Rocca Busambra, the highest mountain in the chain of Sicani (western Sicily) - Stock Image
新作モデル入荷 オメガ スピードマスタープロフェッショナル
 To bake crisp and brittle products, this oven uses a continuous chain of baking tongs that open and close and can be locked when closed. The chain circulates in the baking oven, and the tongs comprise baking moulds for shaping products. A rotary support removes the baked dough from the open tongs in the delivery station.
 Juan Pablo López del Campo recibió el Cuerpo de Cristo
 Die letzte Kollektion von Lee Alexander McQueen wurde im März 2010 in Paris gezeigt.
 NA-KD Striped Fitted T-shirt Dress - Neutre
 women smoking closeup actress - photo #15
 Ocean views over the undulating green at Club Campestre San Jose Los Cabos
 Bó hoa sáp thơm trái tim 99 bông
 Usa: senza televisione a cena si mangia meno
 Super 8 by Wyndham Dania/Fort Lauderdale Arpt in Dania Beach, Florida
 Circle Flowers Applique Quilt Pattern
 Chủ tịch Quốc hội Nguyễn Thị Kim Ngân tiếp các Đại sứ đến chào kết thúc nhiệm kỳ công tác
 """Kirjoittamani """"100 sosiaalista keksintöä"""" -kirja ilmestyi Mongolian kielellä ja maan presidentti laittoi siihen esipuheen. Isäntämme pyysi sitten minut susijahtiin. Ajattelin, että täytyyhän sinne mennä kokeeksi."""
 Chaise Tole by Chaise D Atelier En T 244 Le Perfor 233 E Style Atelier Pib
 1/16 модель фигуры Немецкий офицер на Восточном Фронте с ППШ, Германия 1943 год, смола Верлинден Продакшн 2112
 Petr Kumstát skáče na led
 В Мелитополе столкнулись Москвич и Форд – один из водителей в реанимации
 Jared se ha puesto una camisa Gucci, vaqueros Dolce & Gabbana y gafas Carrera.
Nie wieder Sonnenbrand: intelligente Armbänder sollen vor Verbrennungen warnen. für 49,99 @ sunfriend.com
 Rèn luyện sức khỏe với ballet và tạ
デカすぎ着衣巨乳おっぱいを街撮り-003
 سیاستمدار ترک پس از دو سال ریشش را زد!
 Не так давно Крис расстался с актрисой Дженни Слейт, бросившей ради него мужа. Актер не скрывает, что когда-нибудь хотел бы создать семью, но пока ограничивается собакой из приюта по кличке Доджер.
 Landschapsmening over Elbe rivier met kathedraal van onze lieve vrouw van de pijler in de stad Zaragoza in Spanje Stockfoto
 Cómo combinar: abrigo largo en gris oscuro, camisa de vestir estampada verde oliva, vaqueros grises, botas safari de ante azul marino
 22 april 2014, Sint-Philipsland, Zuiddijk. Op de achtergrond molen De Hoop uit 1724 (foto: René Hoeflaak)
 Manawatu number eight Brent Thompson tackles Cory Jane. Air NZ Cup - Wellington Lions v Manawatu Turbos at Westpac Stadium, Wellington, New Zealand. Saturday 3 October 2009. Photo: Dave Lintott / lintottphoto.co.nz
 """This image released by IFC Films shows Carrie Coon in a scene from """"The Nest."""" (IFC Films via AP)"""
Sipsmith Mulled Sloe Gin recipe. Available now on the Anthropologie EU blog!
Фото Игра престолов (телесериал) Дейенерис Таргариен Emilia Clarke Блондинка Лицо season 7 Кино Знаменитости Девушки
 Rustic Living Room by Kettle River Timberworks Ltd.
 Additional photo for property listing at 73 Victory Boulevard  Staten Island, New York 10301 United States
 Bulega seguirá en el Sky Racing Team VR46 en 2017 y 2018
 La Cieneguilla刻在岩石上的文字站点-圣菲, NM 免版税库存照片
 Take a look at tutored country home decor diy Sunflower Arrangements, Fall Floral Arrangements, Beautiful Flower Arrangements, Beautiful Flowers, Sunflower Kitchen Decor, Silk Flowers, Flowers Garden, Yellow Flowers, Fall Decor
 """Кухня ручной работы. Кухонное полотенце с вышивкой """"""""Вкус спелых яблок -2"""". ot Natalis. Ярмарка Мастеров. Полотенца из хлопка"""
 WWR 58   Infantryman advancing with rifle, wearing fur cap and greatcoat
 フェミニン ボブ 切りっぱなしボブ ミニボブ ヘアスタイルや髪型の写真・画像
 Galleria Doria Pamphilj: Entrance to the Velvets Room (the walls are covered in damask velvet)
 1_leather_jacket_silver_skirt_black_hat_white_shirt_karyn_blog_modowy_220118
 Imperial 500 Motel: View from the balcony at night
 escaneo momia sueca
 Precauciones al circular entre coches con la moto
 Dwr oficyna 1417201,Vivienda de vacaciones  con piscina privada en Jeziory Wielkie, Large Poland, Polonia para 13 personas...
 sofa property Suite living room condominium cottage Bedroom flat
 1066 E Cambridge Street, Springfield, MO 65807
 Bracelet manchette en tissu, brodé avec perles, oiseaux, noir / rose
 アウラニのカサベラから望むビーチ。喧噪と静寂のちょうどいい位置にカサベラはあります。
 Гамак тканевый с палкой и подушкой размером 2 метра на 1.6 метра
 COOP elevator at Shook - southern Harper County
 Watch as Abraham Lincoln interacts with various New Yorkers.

Exercise requirements
Give the material again, complete and unaltered.

Reply to the task
Rocca Busambra, the highest mountain in the chain of Sicani (western Sicily) - Stock Image
新作モデル入荷 オメガ スピードマスタープロフェッショナル
 To bake crisp and brittle products, this oven uses a continuous chain of baking tongs that open and close and can be locked when closed. The chain circulates in the baking oven, and the tongs comprise baking moulds for shaping products. A rotary support removes the baked dough from the open tongs in the delivery station.
 Juan Pablo López del Campo recibió el Cuerpo de Cristo
 Die letzte Kollektion von Lee Alexander McQueen wurde im März 2010 in Paris gezeigt.
 NA-KD Striped Fitted T-shirt Dress - Neutre
 women smoking closeup actress - photo #15
 Ocean views over the undulating green at Club Campestre San Jose Los Cabos
 Bó hoa sáp thơm trái tim 99 bông
 Usa: senza televisione a cena si mangia meno
 Super 8 by Wyndham Dania/Fort Lauderdale Arpt in Dania Beach, Florida
 Circle Flowers Applique Quilt Pattern
 Chủ tịch Quốc hội Nguyễn Thị Kim Ngân tiếp các Đại sứ đến chào kết thúc nhiệm kỳ công tác
 """Kirjoittamani """"100 sosiaalista keksintöä"""" -kirja ilmestyi Mongolian kielellä ja maan presidentti laittoi siihen esipuheen. Isäntämme pyysi sitten minut susijahtiin. Ajattelin, että täytyyhän sinne mennä kokeeksi."""
 Chaise Tole by Chaise D Atelier En T 244 Le Perfor 233 E Style Atelier Pib
 1/16 модель фигуры Немецкий офицер на Восточном Фронте с ППШ, Германия 1943 год, смола Верлинден Продакшн 2112
 Petr Kumstát skáče na led
 В Мелитополе столкнулись Москвич и Форд – один из водителей в реанимации
 Jared se ha puesto una camisa Gucci, vaqueros Dolce & Gabbana y gafas Carrera.
Nie wieder Sonnenbrand: intelligente Armbänder sollen vor Verbrennungen warnen. für 49,99 @ sunfriend.com
 Rèn luyện sức khỏe với ballet và tạ
デカすぎ着衣巨乳おっぱいを街撮り-003
 سیاستمدار ترک پس از دو سال ریشش را زد!
 Не так давно Крис расстался с актрисой Дженни Слейт, бросившей ради него мужа. Актер не скрывает, что когда-нибудь хотел бы создать семью, но пока ограничивается собакой из приюта по кличке Доджер.
 Landschapsmening over Elbe rivier met kathedraal van onze lieve vrouw van de pijler in de stad Zaragoza in Spanje Stockfoto
 Cómo combinar: abrigo largo en gris oscuro, camisa de vestir estampada verde oliva, vaqueros grises, botas safari de ante azul marino
 22 april 2014, Sint-Philipsland, Zuiddijk. Op de achtergrond molen De Hoop uit 1724 (foto: René Hoeflaak)
 Manawatu number eight Brent Thompson tackles Cory Jane. Air NZ Cup - Wellington Lions v Manawatu Turbos at Westpac Stadium, Wellington, New Zealand. Saturday 3 October 2009. Photo: Dave Lintott / lintottphoto.co.nz
 """This image released by IFC Films shows Carrie Coon in a scene from """"The Nest."""" (IFC Films via AP)"""
Sipsmith Mulled Sloe Gin recipe. Available now on the Anthropologie EU blog!
Фото Игра престолов (телесериал) Дейенерис Таргариен Emilia Clarke Блондинка Лицо season 7 Кино Знаменитости Девушки
 Rustic Living Room by Kettle River Timberworks Ltd.
 Additional photo for property listing at 73 Victory Boulevard  Staten Island, New York 10301 United States
 Bulega seguirá en el Sky Racing Team VR46 en 2017 y 2018
 La Cieneguilla刻在岩石上的文字站点-圣菲, NM 免版税库存照片
 Take a look at tutored country home decor diy Sunflower Arrangements, Fall Floral Arrangements, Beautiful Flower Arrangements, Beautiful Flowers, Sunflower Kitchen Decor, Silk Flowers, Flowers Garden, Yellow Flowers, Fall Decor
 """Кухня ручной работы. Кухонное полотенце с вышивкой """"""""Вкус спелых яблок -2"""". ot Natalis. Ярмарка Мастеров. Полотенца из хлопка"""
 WWR 58   Infantryman advancing with rifle, wearing fur cap and greatcoat
 フェミニン ボブ 切りっぱなしボブ ミニボブ ヘアスタイルや髪型の写真・画像
 Galleria Doria Pamphilj: Entrance to the Velvets Room (the walls are covered in damask velvet)
 1_leather_jacket_silver_skirt_black_hat_white_shirt_karyn_blog_modowy_220118
 Imperial 500 Motel: View from the balcony at night
 escaneo momia sueca
 Precauciones al circular entre coches con la moto
 Dwr oficyna 1417201,Vivienda de vacaciones  con piscina privada en Jeziory Wielkie, Large Poland, Polonia para 13 personas...
 sofa property Suite living room condominium cottage Bedroom flat
 1066 E Cambridge Street, Springfield, MO 65807
 Bracelet manchette en tissu, brodé avec perles, oiseaux, noir / rose
 アウラニのカサベラから望むビーチ。喧噪と静寂のちょうどいい位置にカサベラはあります。
 Гамак тканевый с палкой и подушкой размером 2 метра на 1.6 метра
 COOP elevator at Shook - southern Harper County
 Watch as Abraham Lincoln interacts with various New Yorkers.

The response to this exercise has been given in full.